Given problem: Copy the part of the data that opens with the line containing "this 1389×868 image." and closes with the line containing "overturned tanker truck [118, 216, 856, 472]", swapping "detector" for "scanner" and leaving everything else unchanged.

Data for processing:
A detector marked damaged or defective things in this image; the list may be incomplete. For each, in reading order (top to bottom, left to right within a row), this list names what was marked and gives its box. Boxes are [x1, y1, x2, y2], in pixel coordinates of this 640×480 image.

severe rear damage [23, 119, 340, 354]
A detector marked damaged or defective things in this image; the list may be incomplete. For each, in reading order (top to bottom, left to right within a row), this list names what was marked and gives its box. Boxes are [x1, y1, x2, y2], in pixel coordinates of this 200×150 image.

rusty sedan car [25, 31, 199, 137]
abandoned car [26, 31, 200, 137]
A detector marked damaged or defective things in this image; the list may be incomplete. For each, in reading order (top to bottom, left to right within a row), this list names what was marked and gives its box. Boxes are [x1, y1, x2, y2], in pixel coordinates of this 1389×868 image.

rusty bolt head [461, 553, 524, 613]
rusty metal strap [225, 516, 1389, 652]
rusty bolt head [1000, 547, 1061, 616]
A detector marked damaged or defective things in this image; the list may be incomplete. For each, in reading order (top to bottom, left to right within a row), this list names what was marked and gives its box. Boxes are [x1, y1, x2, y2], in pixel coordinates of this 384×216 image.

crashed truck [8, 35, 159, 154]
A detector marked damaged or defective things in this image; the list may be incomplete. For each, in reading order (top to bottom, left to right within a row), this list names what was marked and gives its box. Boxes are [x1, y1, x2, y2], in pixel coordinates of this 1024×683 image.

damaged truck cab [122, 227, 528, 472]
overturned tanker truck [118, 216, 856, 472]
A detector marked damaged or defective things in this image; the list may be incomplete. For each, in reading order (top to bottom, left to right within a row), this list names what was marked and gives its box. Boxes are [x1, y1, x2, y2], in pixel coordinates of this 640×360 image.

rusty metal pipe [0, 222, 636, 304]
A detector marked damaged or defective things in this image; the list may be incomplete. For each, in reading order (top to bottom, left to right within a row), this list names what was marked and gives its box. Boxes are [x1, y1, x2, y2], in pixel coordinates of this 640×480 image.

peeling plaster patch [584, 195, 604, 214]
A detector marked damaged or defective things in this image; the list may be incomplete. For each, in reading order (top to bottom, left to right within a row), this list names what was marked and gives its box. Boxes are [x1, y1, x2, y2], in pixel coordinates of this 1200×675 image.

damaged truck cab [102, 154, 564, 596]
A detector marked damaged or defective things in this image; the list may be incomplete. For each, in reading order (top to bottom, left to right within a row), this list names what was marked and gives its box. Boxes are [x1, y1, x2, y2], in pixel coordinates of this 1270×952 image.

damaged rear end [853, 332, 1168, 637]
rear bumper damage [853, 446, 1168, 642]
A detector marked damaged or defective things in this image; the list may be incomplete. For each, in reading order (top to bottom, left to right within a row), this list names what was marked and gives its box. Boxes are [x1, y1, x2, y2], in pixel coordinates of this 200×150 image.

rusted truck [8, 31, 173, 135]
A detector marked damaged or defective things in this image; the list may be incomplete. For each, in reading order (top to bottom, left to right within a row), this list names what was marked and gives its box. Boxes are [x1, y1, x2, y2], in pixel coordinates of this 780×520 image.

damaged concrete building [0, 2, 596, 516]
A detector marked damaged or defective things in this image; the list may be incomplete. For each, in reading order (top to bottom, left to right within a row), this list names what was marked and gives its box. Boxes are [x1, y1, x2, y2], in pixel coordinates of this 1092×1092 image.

Result of this task:
A scanner marked damaged or defective things in this image; the list may be incomplete. For each, in reading order (top to bottom, left to right within a row), this list names what was marked and gives its box. Boxes are [x1, y1, x2, y2], in pixel coordinates of this 1389×868 image.

rusty bolt head [461, 553, 524, 613]
rusty metal strap [225, 516, 1389, 652]
rusty bolt head [1000, 547, 1061, 616]
A scanner marked damaged or defective things in this image; the list may be incomplete. For each, in reading order (top to bottom, left to right within a row), this list names what was marked and gives its box. Boxes are [x1, y1, x2, y2], in pixel coordinates of this 384×216 image.

crashed truck [8, 35, 159, 154]
A scanner marked damaged or defective things in this image; the list may be incomplete. For each, in reading order (top to bottom, left to right within a row), this list names what was marked and gives its box. Boxes are [x1, y1, x2, y2], in pixel coordinates of this 1024×683 image.

damaged truck cab [122, 227, 528, 472]
overturned tanker truck [118, 216, 856, 472]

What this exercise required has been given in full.